Written request: Could you update the lines between the one containing "From nearest to" and the one containing "Of the listed", inclusive, so that "paving stone" becomes "cobblestone" and nothing else changes, then return only those lines?

Dataset items:
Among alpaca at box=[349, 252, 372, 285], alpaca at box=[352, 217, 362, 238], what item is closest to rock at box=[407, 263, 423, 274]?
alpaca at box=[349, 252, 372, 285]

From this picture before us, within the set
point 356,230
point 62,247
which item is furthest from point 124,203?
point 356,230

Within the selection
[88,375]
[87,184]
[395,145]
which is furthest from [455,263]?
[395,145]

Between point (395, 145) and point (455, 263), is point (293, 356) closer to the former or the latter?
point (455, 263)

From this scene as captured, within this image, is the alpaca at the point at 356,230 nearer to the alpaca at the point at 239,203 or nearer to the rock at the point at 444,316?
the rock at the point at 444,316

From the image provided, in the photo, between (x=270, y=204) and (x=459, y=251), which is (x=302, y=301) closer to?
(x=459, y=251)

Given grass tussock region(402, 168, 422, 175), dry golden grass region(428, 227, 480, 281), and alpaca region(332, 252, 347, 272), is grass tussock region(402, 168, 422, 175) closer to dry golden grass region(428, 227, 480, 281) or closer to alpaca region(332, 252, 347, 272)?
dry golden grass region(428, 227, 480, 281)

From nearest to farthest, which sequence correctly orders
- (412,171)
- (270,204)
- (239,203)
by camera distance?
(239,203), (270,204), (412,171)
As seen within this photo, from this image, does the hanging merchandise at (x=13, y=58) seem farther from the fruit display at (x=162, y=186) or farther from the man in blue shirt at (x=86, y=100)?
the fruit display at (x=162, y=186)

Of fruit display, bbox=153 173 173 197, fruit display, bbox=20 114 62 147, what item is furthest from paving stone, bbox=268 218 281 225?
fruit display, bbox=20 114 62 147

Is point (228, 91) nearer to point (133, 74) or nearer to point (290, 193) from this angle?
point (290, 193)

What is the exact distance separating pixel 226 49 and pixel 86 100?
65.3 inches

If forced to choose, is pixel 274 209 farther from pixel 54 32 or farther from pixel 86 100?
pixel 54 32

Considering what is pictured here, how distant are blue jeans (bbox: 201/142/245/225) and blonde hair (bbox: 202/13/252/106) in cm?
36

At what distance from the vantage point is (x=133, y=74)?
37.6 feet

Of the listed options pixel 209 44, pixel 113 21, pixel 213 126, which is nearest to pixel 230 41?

...

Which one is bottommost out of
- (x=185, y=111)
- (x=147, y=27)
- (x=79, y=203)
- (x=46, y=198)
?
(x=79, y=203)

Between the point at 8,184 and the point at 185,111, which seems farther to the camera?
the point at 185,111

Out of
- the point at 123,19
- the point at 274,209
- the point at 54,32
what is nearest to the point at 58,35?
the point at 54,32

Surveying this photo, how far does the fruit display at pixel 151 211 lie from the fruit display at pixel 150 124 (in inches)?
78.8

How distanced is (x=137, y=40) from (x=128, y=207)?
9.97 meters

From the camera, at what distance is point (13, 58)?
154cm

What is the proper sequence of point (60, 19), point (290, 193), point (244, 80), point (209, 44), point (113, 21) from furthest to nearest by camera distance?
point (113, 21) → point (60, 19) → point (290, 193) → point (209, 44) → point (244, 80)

Result for this task:
From nearest to farthest, which sequence correctly orders
- (412,171)
- (270,204)
- (239,203)
by camera distance?
(239,203), (270,204), (412,171)
As seen within this photo, from this image, does the hanging merchandise at (x=13, y=58) seem farther from the fruit display at (x=162, y=186) or farther from the man in blue shirt at (x=86, y=100)?
the fruit display at (x=162, y=186)

Of fruit display, bbox=153 173 173 197, fruit display, bbox=20 114 62 147, what item is furthest from cobblestone, bbox=268 218 281 225?
fruit display, bbox=20 114 62 147

Is point (228, 91) nearer to point (133, 74) or nearer to point (290, 193) from this angle?
point (290, 193)

What is the exact distance separating pixel 226 49 and pixel 86 100?
65.3 inches

If forced to choose, is pixel 274 209 farther from pixel 54 32 or farther from pixel 86 100?
pixel 54 32

Considering what is pictured here, how distant are blue jeans (bbox: 201/142/245/225) and blonde hair (bbox: 202/13/252/106) in cm?
36

At what distance from the vantage point is (x=133, y=74)?
37.6 feet

Of the listed options pixel 209 44, pixel 113 21, pixel 213 126, which is nearest to pixel 230 41?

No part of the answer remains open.